Show each line of the records in which the word "brucei" occurs.

* _Records to use_:

····················

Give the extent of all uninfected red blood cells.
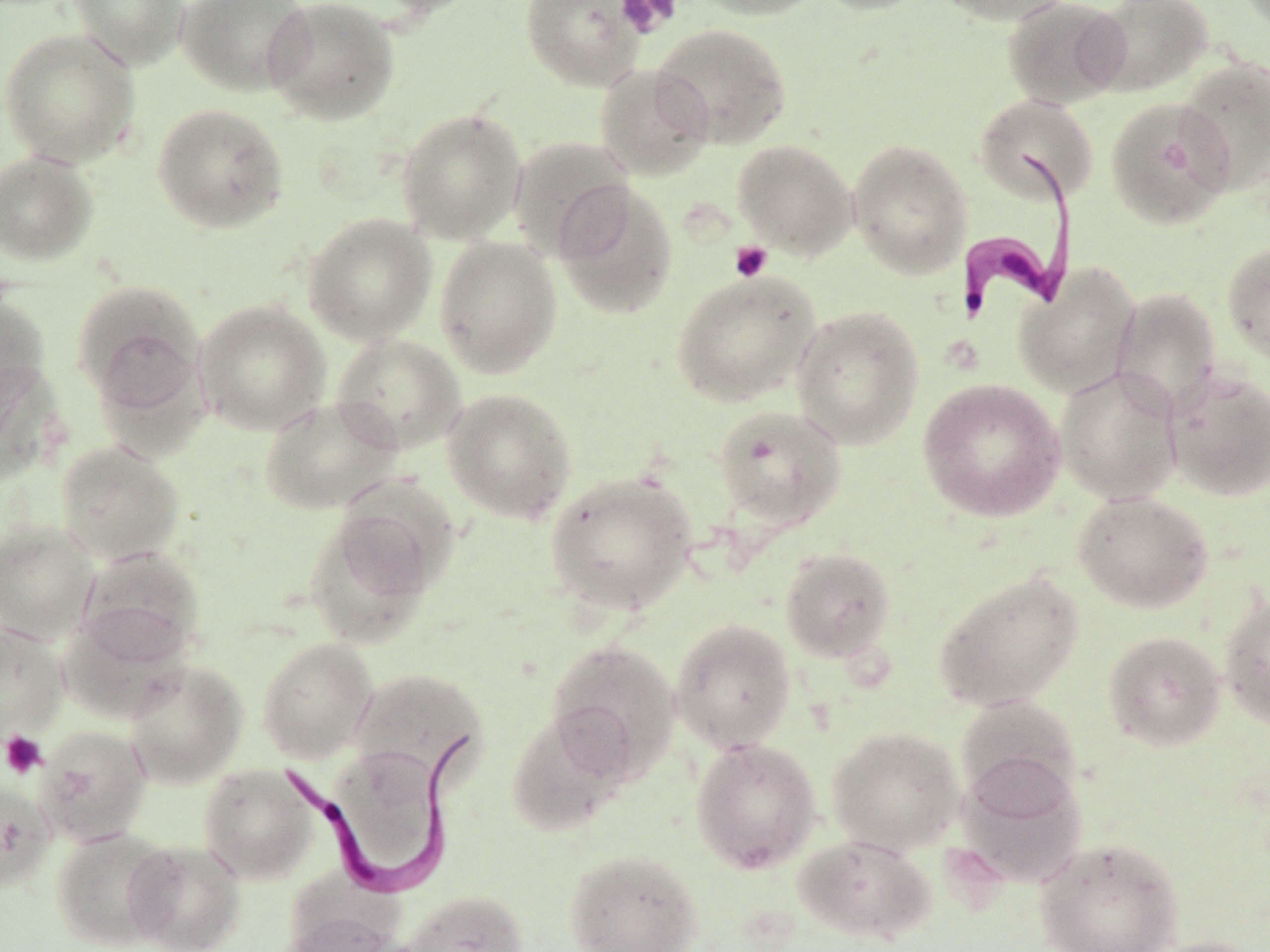

Approximate bounding boxes as [x1, y1, x2, y2] in pixels.
Uninfected red blood cells: [68, 0, 190, 71], [177, 0, 314, 96], [264, 0, 401, 126], [366, 0, 483, 19], [520, 0, 646, 91], [688, 0, 827, 20], [811, 0, 933, 15], [934, 0, 1074, 26], [1002, 0, 1131, 109], [1088, 0, 1215, 96], [651, 22, 792, 149], [0, 28, 140, 166], [1176, 56, 1269, 194], [594, 63, 715, 181], [975, 94, 1099, 206], [1104, 96, 1236, 230], [152, 103, 289, 233], [396, 107, 528, 244], [507, 135, 635, 261], [848, 138, 973, 279], [732, 139, 857, 258], [0, 150, 98, 266], [552, 181, 679, 320], [303, 213, 437, 345], [435, 235, 563, 379], [1222, 240, 1270, 366], [1013, 262, 1141, 398], [670, 268, 821, 407], [73, 279, 205, 417], [1110, 287, 1222, 418], [0, 293, 51, 407], [195, 299, 331, 435], [791, 305, 924, 449], [331, 332, 466, 454], [0, 360, 64, 484], [1055, 366, 1183, 505], [1164, 368, 1270, 502], [917, 377, 1065, 522], [442, 387, 578, 524], [259, 395, 402, 516], [712, 404, 847, 532], [56, 440, 185, 565], [545, 470, 697, 615], [1072, 490, 1214, 613], [302, 508, 439, 650], [0, 519, 99, 644], [778, 546, 896, 664], [75, 547, 205, 668], [933, 571, 1084, 712], [1219, 590, 1270, 731], [670, 618, 797, 753], [0, 623, 69, 742], [1102, 629, 1226, 751], [257, 638, 378, 763], [545, 638, 681, 780], [123, 660, 248, 789], [348, 667, 487, 785], [953, 696, 1083, 807], [506, 709, 630, 838], [35, 724, 153, 847], [827, 726, 965, 854], [690, 737, 821, 874], [955, 754, 1087, 889], [198, 764, 320, 884], [0, 780, 56, 892], [51, 827, 177, 950], [792, 834, 936, 946], [1033, 836, 1184, 952], [123, 839, 247, 952], [564, 848, 703, 952], [402, 889, 527, 952], [279, 894, 403, 952], [1134, 935, 1268, 952].

Summary:
  - Trypanosoma brucei locations: [953, 152, 1081, 325], [283, 733, 474, 896]
  - Platelet locations: [616, 0, 681, 38], [729, 240, 773, 282], [1, 730, 47, 777]
  - Slide-level diagnosis: Trypanosoma brucei
  - Field of view: single
  - Image size: 1270×952 pixels
  - Magnification: 1000x
  - Stain: May-Grünwald-Giemsa
  - Modality: optical microscopy
  - Preparation: thin blood smear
Give a bounding box for every parasitised red blood cell.
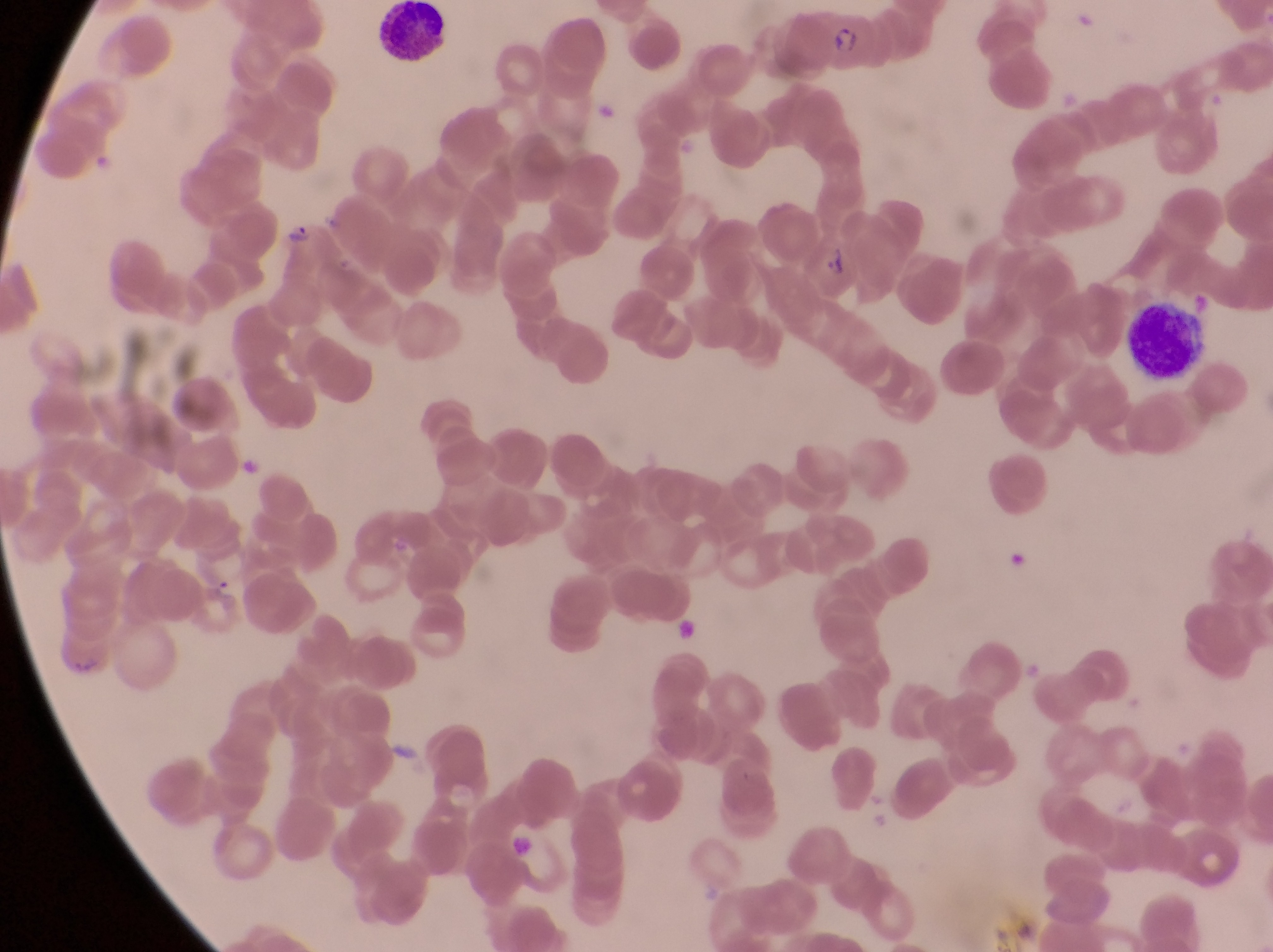
Approximate bounding boxes as [left, top, right, bottom] in pixels.
Parasitised red blood cells: [816, 2, 878, 77], [816, 235, 855, 302].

····················

* _Output of the exercise_:
  - Trypanosoma brucei locations: [953, 152, 1081, 325], [283, 733, 474, 896]
  - Slide-level diagnosis: Trypanosoma brucei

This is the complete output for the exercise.